───── Extracted text ─────

Statistics also encompasses the identification and study of statistical laws, which are statistical behaviors observed over a variety of datasets.[1] One common example is the Pareto Principle, which states that roughly 80% of effects are the result of 20% of causes, and is sometimes abbreviated as the 80/20 rule.[2]
Statistical inference addresses various issues, including Bayesian inference versus frequentist inference; the distinction between Fisher's "significance testing" and the Neyman-Pearson "hypothesis testing"; and whether the likelihood principle should be followed. Some of these issues have been subject to unresolved debate for up to two centuries.[3]
Bandyopadhyay & Forster[4] describe four statistical paradigms: classical statistics (or error statistics), Bayesian statistics, likelihood-based statistics, and the use of the Akaike Information Criterion as a statistical basis. More recently, Judea Pearl reintroduced a formal mathematics for attributing causality in statistical systems that addresses fundamental limitations of both Bayesian and Neyman-Pearson methods.
During the second quarter of the 20th century, the development of classical statistics led to the emergence of two competing models for inductive statistical testing.[5][6] The merits of these models were extensively debated[7] for over 25 years until Fisher's passing. Although a hybrid approach combining elements of both methods is commonly taught and utilized, the philosophical questions raised during the debate remain unresolved.
Fisher played a significant role in popularizing significance testing through his publications, such as "Statistical Methods for Research Workers" in 1925 and "The Design of Experiments" in 1935.[8] His aim was to achieve scientific experimental outcomes without bias from prior opinions. Significance testing is a probabilistic form of deductive inference, akin to modus tollens. A simplified statement of the test can be described as follows: "If the evidence contradicts the hypothesis to a sufficient degree, the hypothesis is rejected." In practice, a statistic is computed based on the experimental data, and the probability of obtaining a value greater than that statistic under a default or "null" model is compared to a predetermined threshold. This threshold represents the level of discord required (typically established by convention). One common application of this method is to determine whether a treatment has a noticeable effect based on a comparative experiment. In this case, the null hypothesis corresponds to the absence of a treatment effect, implying that the treated group and the control group are drawn from the same population. Statistical significance measures probability and does not address practical significance. It can be viewed as a criterion for the statistical signal-to-noise ratio. It is important to note that the test cannot prove the hypothesis (of no treatment effect), but it can provide evidence against it. The method relies on formulating an imaginary infinite population, representing the null hypothesis, within a specified statistical model.

─────

Requirements:
(1) From the statistics passage, list the four statistical paradigms that Bandyopadhyay & Forster describe.
(2) Answer these questions using the statistics passage:
(a) According to the Pareto Principle, what percentage of effects come from 20% of causes?
(b) In what year did Fisher publish "The Design of Experiments"?
(c) For how long was the merit of the two competing testing models debated?
(3) Return everything in the statistics passage from "During the second" down to "debate remain unresolved.".

───── Excerpted records ─────

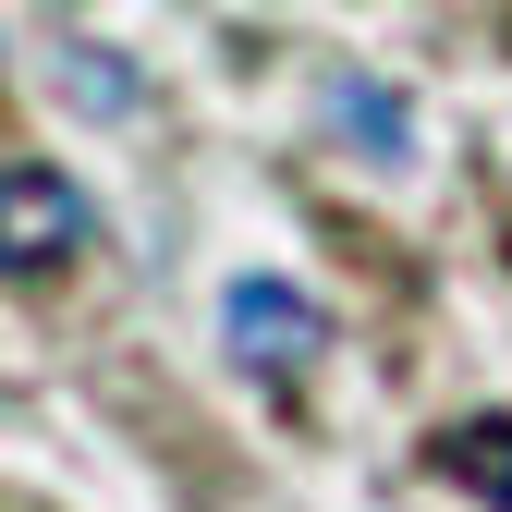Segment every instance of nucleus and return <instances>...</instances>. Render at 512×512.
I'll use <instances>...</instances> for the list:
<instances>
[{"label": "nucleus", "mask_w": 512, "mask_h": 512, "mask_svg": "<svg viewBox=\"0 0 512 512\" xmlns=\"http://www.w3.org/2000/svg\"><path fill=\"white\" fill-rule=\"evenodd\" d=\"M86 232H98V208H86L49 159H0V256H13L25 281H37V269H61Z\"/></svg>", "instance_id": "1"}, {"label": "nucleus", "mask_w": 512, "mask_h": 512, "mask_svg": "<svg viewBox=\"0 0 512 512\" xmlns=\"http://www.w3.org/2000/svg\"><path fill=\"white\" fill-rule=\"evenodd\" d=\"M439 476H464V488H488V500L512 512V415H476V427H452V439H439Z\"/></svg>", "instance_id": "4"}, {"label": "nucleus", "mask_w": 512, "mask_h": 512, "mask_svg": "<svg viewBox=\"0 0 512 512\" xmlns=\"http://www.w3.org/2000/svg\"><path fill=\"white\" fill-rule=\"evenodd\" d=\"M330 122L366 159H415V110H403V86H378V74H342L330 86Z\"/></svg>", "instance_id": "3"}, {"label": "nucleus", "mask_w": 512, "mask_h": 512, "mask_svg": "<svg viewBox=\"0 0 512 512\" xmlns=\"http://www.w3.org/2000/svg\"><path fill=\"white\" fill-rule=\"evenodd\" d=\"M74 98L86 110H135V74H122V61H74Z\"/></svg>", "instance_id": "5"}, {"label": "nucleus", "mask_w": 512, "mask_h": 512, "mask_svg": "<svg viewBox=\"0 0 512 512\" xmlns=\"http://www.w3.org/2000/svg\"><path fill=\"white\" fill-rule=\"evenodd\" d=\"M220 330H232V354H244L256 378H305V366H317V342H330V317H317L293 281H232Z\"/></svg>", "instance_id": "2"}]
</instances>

─────
───── Excerpted records ─────

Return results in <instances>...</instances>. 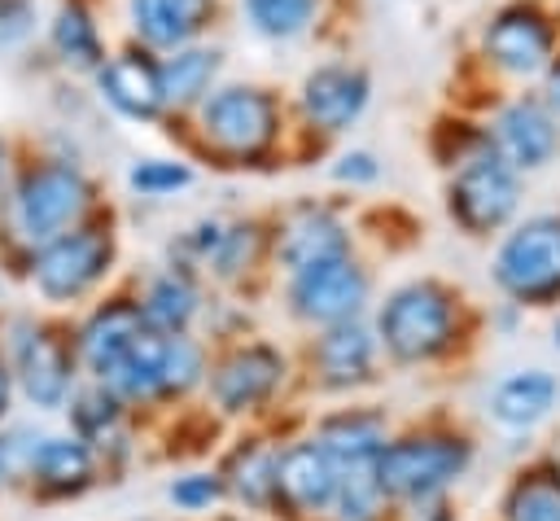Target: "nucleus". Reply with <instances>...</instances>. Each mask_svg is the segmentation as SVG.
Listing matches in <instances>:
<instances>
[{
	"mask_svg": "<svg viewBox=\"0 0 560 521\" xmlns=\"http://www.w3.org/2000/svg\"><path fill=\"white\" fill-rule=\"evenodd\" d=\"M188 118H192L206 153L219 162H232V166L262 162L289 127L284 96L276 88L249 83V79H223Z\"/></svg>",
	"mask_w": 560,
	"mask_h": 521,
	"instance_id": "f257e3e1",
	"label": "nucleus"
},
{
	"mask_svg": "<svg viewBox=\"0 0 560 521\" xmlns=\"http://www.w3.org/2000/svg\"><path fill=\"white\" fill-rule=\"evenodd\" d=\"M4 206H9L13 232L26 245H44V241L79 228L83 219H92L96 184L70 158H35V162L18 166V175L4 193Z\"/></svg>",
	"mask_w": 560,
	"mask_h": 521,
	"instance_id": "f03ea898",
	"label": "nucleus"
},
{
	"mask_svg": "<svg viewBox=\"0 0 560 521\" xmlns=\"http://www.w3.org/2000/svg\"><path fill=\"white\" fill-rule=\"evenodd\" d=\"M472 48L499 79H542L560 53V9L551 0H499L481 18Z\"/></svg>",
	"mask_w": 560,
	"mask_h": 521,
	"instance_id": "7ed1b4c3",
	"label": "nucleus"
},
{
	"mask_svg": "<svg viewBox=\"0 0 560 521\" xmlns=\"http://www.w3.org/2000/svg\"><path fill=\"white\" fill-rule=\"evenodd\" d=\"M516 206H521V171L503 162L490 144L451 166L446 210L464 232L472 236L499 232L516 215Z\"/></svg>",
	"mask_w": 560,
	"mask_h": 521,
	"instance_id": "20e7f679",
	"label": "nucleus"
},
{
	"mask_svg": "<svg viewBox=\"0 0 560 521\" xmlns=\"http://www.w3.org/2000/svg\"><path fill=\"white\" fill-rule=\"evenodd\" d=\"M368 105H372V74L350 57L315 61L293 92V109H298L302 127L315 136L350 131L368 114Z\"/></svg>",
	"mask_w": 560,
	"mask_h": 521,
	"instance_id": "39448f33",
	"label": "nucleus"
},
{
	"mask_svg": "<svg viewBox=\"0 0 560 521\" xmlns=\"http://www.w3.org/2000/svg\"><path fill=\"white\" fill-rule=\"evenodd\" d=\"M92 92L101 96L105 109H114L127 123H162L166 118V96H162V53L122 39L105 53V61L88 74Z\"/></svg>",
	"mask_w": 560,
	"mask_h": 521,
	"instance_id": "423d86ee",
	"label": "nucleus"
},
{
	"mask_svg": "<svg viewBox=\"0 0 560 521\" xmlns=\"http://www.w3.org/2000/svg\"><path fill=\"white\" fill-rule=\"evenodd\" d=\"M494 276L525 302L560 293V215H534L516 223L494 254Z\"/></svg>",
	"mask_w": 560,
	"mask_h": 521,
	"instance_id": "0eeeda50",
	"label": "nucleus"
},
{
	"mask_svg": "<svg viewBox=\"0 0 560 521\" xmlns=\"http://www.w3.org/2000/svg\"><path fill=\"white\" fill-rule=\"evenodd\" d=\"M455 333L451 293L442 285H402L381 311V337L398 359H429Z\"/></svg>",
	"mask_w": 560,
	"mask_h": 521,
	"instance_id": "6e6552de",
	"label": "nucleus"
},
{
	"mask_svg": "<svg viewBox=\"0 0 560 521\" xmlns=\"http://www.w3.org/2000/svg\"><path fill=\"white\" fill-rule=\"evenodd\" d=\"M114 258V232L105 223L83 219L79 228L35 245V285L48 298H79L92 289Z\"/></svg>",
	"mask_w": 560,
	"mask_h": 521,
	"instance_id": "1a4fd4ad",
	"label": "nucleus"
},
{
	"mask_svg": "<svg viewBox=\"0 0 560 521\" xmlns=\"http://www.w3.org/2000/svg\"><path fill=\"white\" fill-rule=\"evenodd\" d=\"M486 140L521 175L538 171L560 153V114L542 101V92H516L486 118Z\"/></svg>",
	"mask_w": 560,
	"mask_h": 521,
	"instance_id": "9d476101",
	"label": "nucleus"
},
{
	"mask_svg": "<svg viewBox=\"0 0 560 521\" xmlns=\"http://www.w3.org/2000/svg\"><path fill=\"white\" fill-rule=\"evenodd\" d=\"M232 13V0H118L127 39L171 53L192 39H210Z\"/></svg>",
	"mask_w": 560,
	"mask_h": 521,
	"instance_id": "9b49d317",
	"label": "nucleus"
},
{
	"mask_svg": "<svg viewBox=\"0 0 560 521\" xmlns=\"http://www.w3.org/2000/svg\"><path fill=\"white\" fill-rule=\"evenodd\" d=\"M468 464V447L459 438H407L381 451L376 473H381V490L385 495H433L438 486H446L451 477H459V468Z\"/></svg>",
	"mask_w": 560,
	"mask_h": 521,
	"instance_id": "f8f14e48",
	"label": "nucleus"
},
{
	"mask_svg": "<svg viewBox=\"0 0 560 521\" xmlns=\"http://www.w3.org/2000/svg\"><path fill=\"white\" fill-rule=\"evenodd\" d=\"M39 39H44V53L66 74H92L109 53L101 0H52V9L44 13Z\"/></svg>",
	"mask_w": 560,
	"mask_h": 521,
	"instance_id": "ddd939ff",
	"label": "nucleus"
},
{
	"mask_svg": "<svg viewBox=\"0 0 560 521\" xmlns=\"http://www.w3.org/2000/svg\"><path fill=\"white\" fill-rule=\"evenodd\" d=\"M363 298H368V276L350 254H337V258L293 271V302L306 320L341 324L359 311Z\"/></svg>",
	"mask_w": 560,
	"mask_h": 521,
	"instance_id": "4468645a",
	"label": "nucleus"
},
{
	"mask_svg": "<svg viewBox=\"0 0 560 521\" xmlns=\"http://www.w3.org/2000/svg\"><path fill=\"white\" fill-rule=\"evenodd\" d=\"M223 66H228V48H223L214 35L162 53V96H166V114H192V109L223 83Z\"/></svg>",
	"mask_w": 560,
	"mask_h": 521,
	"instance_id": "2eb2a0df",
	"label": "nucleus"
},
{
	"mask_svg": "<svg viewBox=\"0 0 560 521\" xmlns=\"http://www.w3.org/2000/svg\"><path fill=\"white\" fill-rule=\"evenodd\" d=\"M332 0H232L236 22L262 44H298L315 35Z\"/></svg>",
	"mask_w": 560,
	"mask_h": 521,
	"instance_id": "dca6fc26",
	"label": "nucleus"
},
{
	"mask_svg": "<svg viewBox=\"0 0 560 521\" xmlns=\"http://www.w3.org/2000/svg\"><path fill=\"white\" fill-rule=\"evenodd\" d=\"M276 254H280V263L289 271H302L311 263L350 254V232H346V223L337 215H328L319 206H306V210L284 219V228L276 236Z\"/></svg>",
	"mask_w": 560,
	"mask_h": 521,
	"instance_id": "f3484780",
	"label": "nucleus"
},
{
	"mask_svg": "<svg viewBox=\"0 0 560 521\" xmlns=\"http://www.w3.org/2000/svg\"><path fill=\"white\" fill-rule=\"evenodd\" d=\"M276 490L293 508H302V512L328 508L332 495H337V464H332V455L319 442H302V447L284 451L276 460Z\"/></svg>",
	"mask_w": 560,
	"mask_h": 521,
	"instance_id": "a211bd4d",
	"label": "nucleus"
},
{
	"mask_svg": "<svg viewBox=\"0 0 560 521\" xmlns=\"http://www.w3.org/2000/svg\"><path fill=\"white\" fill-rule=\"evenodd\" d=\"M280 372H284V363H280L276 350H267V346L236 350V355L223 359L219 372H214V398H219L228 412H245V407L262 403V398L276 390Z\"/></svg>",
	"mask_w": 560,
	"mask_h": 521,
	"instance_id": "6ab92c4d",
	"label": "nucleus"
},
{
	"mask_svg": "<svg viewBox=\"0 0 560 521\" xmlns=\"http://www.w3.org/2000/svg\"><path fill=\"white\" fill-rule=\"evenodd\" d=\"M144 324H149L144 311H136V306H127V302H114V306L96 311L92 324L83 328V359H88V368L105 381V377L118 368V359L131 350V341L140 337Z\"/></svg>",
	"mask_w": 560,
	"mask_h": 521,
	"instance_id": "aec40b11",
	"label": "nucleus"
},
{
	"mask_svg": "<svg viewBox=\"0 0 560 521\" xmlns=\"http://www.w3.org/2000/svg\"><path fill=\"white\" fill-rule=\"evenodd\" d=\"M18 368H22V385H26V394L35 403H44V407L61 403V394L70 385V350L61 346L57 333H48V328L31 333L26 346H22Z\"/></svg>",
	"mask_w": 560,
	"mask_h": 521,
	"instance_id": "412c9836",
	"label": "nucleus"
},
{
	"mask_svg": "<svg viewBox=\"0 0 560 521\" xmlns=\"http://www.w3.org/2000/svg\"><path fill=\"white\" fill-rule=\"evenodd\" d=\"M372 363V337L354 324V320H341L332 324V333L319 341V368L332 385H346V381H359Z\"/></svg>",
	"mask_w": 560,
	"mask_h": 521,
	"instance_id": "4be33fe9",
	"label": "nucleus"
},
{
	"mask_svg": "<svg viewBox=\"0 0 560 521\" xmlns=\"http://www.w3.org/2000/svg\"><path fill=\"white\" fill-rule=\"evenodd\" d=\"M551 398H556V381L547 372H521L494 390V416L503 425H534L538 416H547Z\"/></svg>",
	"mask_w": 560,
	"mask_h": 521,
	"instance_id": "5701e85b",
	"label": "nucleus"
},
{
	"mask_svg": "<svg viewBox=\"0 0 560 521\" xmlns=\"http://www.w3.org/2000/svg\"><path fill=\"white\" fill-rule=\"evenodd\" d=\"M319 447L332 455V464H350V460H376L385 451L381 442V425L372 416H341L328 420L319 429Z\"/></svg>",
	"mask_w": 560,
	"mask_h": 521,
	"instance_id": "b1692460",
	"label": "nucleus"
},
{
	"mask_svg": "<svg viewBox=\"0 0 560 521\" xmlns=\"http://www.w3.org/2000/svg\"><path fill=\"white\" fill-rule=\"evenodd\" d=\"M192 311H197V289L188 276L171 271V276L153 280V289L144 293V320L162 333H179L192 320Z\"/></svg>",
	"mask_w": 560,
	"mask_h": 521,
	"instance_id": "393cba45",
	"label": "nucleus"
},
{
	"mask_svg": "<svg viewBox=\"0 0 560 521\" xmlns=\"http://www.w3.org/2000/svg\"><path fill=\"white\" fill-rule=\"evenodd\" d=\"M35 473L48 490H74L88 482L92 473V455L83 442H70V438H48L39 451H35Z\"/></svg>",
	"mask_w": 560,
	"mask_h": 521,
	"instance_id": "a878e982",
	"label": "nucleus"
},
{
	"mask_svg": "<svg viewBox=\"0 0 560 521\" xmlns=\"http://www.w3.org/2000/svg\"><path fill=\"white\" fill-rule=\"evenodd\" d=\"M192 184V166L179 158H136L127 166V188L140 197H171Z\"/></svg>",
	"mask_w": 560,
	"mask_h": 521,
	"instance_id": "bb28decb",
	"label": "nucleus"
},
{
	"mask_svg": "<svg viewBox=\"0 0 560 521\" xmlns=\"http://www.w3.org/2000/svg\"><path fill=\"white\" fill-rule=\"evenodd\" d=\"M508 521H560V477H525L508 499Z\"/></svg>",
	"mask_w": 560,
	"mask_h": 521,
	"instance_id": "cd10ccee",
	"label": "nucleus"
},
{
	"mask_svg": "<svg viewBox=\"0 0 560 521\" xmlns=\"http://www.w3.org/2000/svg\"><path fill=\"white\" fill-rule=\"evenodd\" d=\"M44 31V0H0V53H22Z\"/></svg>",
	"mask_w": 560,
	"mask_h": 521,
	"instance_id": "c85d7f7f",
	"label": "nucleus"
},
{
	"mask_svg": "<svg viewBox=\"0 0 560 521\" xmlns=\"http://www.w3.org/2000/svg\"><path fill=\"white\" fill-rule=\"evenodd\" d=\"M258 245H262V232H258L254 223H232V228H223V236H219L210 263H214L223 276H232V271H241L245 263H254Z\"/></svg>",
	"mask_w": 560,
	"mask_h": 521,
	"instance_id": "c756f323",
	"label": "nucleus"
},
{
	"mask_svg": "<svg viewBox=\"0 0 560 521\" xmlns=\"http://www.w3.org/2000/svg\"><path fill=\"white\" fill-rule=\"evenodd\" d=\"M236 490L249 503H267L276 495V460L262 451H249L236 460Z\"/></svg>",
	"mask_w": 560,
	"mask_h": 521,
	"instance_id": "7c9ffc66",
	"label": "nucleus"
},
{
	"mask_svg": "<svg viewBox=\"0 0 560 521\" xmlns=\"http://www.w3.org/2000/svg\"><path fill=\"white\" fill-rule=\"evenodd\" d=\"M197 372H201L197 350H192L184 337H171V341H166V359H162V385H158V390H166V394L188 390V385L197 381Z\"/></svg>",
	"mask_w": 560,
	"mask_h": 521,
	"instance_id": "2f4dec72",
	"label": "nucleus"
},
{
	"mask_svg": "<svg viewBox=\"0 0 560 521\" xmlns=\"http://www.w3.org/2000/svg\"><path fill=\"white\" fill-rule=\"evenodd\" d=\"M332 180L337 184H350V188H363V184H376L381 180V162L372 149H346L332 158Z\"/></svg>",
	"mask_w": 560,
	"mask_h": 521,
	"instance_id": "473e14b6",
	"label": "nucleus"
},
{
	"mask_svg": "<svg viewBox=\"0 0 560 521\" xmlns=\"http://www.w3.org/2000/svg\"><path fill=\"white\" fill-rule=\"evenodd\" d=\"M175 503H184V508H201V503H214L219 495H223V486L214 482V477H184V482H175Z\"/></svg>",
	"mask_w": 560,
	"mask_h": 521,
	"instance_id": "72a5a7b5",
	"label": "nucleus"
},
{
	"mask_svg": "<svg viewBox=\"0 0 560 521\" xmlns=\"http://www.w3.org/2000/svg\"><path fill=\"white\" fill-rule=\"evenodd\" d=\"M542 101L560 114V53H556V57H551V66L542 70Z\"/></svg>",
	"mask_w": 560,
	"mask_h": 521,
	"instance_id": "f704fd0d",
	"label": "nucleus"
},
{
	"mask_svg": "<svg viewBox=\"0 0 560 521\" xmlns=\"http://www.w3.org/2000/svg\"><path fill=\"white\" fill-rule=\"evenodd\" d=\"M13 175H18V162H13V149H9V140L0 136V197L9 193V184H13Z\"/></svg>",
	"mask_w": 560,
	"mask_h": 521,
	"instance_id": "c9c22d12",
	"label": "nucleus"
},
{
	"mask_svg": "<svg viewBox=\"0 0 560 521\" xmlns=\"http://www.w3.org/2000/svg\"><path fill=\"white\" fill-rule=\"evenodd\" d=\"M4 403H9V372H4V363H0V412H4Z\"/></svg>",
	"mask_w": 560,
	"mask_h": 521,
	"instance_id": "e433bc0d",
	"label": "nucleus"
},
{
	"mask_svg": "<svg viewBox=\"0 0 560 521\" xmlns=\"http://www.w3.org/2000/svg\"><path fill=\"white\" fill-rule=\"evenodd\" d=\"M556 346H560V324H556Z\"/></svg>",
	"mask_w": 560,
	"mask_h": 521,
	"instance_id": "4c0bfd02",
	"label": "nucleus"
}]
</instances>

─────
───── Excerpted records ─────

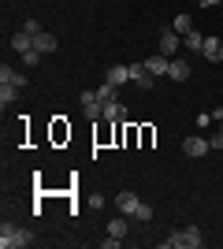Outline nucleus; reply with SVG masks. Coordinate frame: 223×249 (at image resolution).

─────

Results in order:
(1)
- Classical statistics (or error statistics)
- Bayesian statistics
- Likelihood-based statistics
- The use of the Akaike Information Criterion as a statistical basis

(2)
(a) Roughly 80%
(b) 1935
(c) For over 25 years, until Fisher's passing

(3)
During the second quarter of the 20th century, the development of classical statistics led to the emergence of two competing models for inductive statistical testing.[5][6] The merits of these models were extensively debated[7] for over 25 years until Fisher's passing. Although a hybrid approach combining elements of both methods is commonly taught and utilized, the philosophical questions raised during the debate remain unresolved.